“Intel’s production capacity has been harmed in recent years and I anticipate that it will move over some of its flagship products to be manufactured by TSMC,” David (Dadi) Perlmutter, a former chief of product and vice president at Intel told Calcalist in an interview on Sunday. “It’s a very dramatic statement, It’s hard for me to say what will happen to the company’s manufacturing, but TMCS does not currently have the capacity to fully replace Intel,” he added. “I don’t believe Intel will sell off parts of its manufacturing network, but Intel is in a hole and it’s not a small mishap, it’s a problem that has been dragging on for years. If Intel isn’t able to get out of the hole, it will transfer production to another company.”

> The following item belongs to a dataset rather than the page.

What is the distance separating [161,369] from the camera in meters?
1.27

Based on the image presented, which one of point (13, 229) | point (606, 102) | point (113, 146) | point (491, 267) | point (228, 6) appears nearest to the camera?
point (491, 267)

Perlmutter, who was Intel’s most senior Israeli executive and a candidate to manage the global company, poses a likely scenario in which Intel ceases production within a few years. "It mainly depends on the company's ability to deal with its malfunctions and it's not a simple thing. The question is whether its people will develop advanced production technology in the next decade that will allow them to keep their factories. Intel will have a hard time maintaining its lead without production. Production was for many years the company’s main advantage, which enabled it to move forward. Once production stops working, Intel loses its advantage."
Perlmutter’s harsh words come in the wake of the storm sparked by the remarks of Intel Global CEO Bob Swan over the weekend. In a conversation with analysts, Swan said that Intel may outsource chip production due to the delay in the manufacturing of its 7nm chips. The statement led to a 16% drop in the company's stock on Friday, its worst day in 20 years.
Perlmutter’s statements are echoed by former Intel senior vice president and president of Intel Israel Shmuel (Mooly) Eden. “This is Intel's admission that it has lost its technological leadership. It's a sad thing to hear, at least for someone who had worked at the company for most of his life,” Eden said. “This is the first time that the CEO of Intel Global openly says that the company is examining moving production into other hands,” Eden said, but added that despite everything he doesn’t believe the local Intel plant in southern Israel is at risk of closing. "The factory in Israel is the newest and one of the most important, and even if Intel decides to close or sell its factories, it will be one of the last to go."
Do Intel employees have a reason to be worried? Apparently not. Intel’s Israeli factory is not in clear and present danger of being closed or moving into other hands. In Eden’s opinion, the Israeli plant is one of Intel’s most advanced and if any of its factories are sold, the company will prefer to sell its less advanced facilities. “Intel will not sell off the manufacturing plant in Israel so quickly because no one is rushing to buy a site like that, which costs about $10-9 billion.”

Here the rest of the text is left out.